A lo largo de la
historia hemos utilizado distintos símbolos para representar lo desconocido y
lo indefinido, lo ausente y lo perdido, el vacío y la nada. Son múltiples
los lugares, los seres o los objetos que ya no existen, como también los que
pudieron ser. En el fondo, cualquier
objeto está llamado a convertirse en basura, cualquier edificio encierra en sí
mismo el germen de una ruina y cualquier creación comporta destrucción. Hay
cursos y direcciones que no fueron tomadas, hay posibilidades que quedaron
estancadas. Relaciones que se deterioran. Circunstancias que cambian de modo
radical. Durante un periodo de tiempo se puede ser centro de pantalla o
escenario, una estrella o figura relevante y distinguida, en una escala u otra,
y, quizá de repente, quizá de modo progresivo, te conviertes en una figura
marginal o periférica, nadie. Por añadidura, lo que ya no es o no pudo ser
también implica lo que representa. No son concreciones sino también metáforas
que se exploran, en Inventario de
algunas cosas perdidas (Acantilado), de la escritora alemana Judith
Schalansky (1980), en forma de ensayo o relato ficcional, el palacio de la
república de Berlín, el tigre de Caspio, el unicornio de Guerecki, los cantos
de Safo, los siete libros de Mani, o la isla de Tuanaki en el Pacífico, una isla en la que sus habitantes no sabían
lo que era luchar y desconocían la palabra guerra en cualquiera de sus funestas
acepciones. Una isla desconocida, y lo que lo que no se recuerda no existe.

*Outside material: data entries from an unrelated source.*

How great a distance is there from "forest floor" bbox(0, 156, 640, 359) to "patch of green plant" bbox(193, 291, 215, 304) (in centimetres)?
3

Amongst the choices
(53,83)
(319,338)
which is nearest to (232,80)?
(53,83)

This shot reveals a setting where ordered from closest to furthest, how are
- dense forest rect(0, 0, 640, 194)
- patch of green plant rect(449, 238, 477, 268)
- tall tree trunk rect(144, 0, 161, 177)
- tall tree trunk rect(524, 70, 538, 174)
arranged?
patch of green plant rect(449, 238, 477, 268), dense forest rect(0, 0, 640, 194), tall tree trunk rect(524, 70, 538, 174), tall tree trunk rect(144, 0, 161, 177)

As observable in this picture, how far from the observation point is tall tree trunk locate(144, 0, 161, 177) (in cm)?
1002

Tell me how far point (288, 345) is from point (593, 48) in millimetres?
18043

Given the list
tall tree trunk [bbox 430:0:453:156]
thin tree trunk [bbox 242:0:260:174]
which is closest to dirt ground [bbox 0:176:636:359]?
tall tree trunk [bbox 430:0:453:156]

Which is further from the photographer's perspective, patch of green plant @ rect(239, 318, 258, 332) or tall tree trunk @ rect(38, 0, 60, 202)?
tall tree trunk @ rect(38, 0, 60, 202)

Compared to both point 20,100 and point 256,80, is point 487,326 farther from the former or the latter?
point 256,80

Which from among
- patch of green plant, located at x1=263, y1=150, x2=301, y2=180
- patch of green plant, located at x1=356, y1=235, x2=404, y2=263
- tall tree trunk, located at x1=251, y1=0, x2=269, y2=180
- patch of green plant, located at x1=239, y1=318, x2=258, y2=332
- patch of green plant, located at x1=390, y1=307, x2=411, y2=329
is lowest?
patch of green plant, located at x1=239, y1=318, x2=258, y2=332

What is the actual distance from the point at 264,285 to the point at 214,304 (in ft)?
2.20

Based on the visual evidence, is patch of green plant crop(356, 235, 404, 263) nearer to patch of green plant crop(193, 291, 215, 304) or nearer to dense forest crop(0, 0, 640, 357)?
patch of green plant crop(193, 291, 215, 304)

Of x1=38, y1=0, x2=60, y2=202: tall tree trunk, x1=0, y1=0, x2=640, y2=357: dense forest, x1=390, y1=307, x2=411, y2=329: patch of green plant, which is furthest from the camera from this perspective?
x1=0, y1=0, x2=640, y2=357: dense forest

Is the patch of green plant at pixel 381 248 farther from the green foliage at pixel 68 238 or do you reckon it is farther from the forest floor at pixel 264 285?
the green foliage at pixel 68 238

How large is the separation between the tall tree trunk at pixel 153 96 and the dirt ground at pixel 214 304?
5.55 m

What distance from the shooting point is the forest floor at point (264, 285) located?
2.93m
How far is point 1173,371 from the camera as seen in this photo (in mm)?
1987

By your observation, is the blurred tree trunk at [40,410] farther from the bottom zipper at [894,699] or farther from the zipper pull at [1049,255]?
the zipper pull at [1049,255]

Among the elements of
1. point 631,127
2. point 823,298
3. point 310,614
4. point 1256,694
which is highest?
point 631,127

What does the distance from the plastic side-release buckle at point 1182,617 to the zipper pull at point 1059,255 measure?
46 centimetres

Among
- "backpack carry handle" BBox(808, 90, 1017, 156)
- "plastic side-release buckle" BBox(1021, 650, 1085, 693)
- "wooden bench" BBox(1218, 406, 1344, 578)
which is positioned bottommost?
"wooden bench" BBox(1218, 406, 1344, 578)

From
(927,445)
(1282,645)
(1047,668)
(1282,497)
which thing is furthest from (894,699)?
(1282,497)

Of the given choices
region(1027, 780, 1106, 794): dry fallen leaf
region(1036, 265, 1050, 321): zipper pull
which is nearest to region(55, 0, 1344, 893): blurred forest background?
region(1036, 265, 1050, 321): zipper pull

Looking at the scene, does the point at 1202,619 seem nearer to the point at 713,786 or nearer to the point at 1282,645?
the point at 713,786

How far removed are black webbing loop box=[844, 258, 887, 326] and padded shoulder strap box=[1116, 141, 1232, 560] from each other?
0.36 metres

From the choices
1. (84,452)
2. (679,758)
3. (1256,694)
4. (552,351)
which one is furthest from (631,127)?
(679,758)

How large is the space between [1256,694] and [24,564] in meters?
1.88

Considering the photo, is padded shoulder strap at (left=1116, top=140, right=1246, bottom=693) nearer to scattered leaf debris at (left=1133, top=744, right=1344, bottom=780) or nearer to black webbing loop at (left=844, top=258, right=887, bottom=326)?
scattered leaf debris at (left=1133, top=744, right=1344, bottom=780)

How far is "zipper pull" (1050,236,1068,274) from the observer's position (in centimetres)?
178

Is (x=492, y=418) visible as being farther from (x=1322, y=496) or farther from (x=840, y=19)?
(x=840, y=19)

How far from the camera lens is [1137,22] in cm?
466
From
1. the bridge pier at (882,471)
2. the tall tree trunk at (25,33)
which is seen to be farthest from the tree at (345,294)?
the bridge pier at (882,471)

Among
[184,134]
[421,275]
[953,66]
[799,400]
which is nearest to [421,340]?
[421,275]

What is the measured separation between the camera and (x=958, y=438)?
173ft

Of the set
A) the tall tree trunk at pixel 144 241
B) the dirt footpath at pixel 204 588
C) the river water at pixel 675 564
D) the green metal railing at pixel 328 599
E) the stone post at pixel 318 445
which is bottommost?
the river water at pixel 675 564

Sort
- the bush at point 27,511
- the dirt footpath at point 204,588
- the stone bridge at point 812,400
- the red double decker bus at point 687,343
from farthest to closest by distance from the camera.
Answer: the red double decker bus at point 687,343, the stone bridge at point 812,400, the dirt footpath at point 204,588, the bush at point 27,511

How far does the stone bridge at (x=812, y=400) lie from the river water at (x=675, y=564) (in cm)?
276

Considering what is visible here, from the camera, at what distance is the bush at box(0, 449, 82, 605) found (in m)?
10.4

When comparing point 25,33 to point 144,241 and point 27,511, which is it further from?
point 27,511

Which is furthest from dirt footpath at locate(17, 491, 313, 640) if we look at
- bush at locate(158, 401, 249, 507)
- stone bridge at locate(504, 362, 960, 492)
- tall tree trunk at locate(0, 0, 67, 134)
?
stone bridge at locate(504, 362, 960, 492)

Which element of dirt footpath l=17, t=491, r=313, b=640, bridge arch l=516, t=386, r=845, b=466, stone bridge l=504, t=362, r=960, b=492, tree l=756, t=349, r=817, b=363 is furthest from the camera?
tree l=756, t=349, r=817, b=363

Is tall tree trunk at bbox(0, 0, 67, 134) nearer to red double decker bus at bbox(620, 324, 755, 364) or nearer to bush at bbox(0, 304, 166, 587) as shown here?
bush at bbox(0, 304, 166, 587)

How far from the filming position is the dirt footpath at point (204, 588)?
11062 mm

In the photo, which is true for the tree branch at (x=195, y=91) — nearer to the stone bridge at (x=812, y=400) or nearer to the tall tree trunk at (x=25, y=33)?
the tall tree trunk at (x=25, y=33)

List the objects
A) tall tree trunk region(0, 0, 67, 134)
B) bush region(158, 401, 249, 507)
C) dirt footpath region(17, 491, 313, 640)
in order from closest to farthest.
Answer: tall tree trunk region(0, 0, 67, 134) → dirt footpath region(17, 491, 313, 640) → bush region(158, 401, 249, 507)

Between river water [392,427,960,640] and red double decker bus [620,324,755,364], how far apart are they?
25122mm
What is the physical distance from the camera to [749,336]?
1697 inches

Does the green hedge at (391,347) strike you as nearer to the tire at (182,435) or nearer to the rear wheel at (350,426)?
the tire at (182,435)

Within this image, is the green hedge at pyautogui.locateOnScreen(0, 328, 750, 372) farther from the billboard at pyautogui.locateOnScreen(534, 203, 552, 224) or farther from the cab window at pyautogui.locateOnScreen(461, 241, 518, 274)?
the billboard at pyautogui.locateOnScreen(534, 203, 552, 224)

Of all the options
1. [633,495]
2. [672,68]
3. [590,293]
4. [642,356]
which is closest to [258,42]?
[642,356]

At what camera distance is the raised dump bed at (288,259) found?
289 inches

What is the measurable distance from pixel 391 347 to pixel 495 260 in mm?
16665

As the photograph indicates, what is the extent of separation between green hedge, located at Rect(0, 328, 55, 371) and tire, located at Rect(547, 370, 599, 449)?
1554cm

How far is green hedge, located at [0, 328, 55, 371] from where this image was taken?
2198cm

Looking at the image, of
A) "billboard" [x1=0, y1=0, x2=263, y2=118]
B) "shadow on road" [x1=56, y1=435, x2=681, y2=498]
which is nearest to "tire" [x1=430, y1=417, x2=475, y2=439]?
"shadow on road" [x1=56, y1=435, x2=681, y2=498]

Fue una posibilidad ignorada que se convierte en metáfora de lo que la especie humana no ha sido. El mundo pudo ser como
aquella isla que dejó de existir, pero el ser humano ha preferido, de modo
intencional o de modo inconsciente, tomar otras direcciones. Con la extinción
de tigre del Caspio se refleja la tendencia humana al disfrute del Circo romano
en sus diversas manifestaciones y variaciones, al deleite con la desgracia y la
violencia. En ese relato una tigresa combate con un león después de haber
sufrido las penurias de un confinamiento en un espacio reducido. Metáfora de lo
que hemos hecho con nuestro entorno y otras especies. Metáfora de cuáles son
nuestras pantallas recreativas predilectas. Metáfora de nuestra indiferencia.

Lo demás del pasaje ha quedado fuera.